-------- Text section

Skeptics ask if the barren, old "city center" is really the best place for the community to be investing public dollars or whether it should follow private dollars to the riverfront and Canal Walk. Efforts like the 6th Street Marketplace were just "debacles because, basically, the city was trying to ... force the market to go where they wanted," says Ivor Massey, a major downtown business investor.

Convention center boosters remain undaunted. The expansion was the brainchild of a group of city and county leaders for circumventing Virginia's municipal structure that prevents the city from assessing surrounding counties for financial support. Their solution: Build a facility downtown that will draw people from all over the country, transport them to and from lodging and entertainment across the metro area, and fund the construction, plus a portion of operating and maintenance costs, with hotel sales taxes collected in all immediately adjacent counties. This funding model is standard in other states, according to Jack Berry, President and CEO of the Richmond Metropolitan Convention and Visitors Bureau.

The expansion plan got off the ground in early 2000; the commonwealth kicked in about $10 million, the convention authority issued hotel revenue tax bonds for $158 million and construction began. Unlike the 6th Street Marketplace and Marriott Hotel, the new convention center does not depend upon pie-in-the-sky goals. The financing is based on conservative revenue and expense assumptions; bonds are backed by specific, tiered allocations of tax revenue which, after meeting the debt service, feed into reserves for future debt service and operating costs. These fully funded reserves provide an ample cushion for all but catastrophic, multi-year swings in tax receipts and operating revenue. The financing has passed its first test already: the 9/11 attacks that devastated the conference and travel industries for weeks afterwards. Since September, hotel sales-tax revenues for the entire metro area are only off 3 percent from internal projections - and ahead of the numbers laid out in the bond prospectus - while costs are below budget.

----------------
-------- Extracted entries

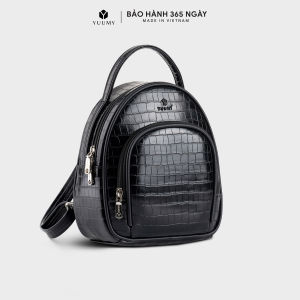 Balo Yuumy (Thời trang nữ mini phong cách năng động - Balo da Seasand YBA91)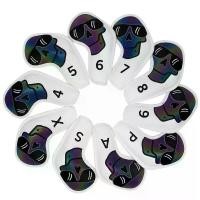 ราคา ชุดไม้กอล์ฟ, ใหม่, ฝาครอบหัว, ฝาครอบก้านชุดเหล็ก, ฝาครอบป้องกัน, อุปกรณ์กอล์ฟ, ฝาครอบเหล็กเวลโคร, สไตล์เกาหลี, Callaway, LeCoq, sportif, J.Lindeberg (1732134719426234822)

----------------
-------- Extracted entries

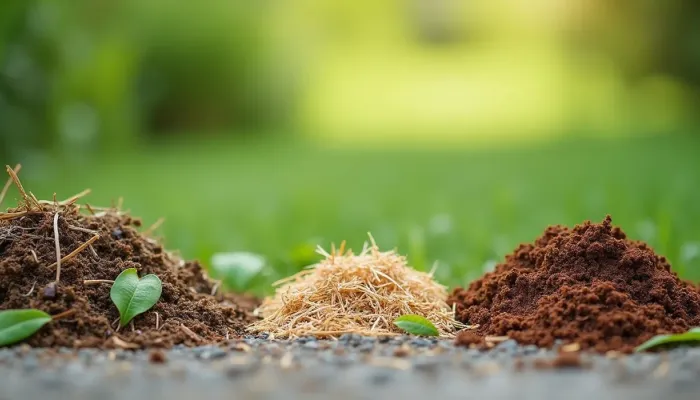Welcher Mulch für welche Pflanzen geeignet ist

----------------

- Activity list
(a) Echo the stretch of the convention center passage from "Skeptics ask if" through "downtown business investor." word for word.
(b) List every dollar amount and percentage that the convention center passage mentions.
(c) Go on with the passage on the convention center expansion from the point at which it stops.

- Task results
(a)
Skeptics ask if the barren, old "city center" is really the best place for the community to be investing public dollars or whether it should follow private dollars to the riverfront and Canal Walk. Efforts like the 6th Street Marketplace were just "debacles because, basically, the city was trying to ... force the market to go where they wanted," says Ivor Massey, a major downtown business investor.

(b)
about $10 million
$158 million
3 percent

(c)
Convention facilities compete on overall price, including lodging, the quality of food and service, and accessibility, which includes the issue of proximity to population centers. Richmond's lodging prices reflect the city's moderate cost of living. Berry describes the management team as "top-notch," so quality is competitive. And, like Baltimore and Washington, Richmond is well-positioned, with half of the U.S. population living within a half-day's drive. That gives the city a tremendous advantage over other second-tier convention sites such as Portland, Ore., or Salt Lake City. "Being on I-95 is one of our greatest assets," Berry says. "It will prove so in this decade."

A few national conventions have already committed to dates in 2003 to 2005. The prestigious Council of State Governments will draw about 1,200 people from all 50 states this December. It won't be a large crowd but it will be notable for being Richmond's first national convention, says Berry. In March 2003, the Defense Industrial Association will bring between 50 and 100 attendees and enough equipment to fill every square foot of the expanded facility. And in 2004 Richmond will host the high-profile Presbyterian Church USA convention. Most conventions book years ahead, and other national groups are slated to come in 2007 and 2008.

"We're still selling a hole in the ground," Berry concedes. "Once it's complete, it will be easier to sell, and by that point we'll be coinciding with the cycle of '05, '06 and '07." This is perfect, he says, because the 2007 celebration of Jamestown's 400th birthday likely will generate loads of publicity, and Richmond's convention facilities will be the closest available to the Jamestown area.

As the two- to five-year booking cycle for Jamestown looms, however, the convention center suffers from a distinct lack of curb appeal. The proposed arts center and hotel complex will likely be in the construction phase. In the meantime, the city is trying to revitalize the shabby Broad Street retail corridor with funds for painting, replacing broken glass and building rehabilitation loans. The city has also helped revive the Historic Jackson Ward Business Association and is working with neighborhood groups to find new uses for existing buildings as the convention center changes the economics of the area.

Beverley "Booty" Armstrong, a part owner of the swank Jefferson Hotel downtown, is determined to be part of the solution. Shortly after joining the executive committee of Richmond Renaissance, a public-private partnership dedicated to downtown renewal, he became aware that the convention center had been approved and was ready to get under way. "I responded, 'Oh my gosh. If they're successful in getting any conventions to come there, people are going to walk out the front door and promise never to come back.'" He compares, with some exaggeration, the run down and vacant buildings to the bombed-out landscape of Beirut or Kabul. Chairing a committee to tackle the problem, he spearheaded plans to flank the new center with the performing arts complex, additional hotel space, parking and restaurants.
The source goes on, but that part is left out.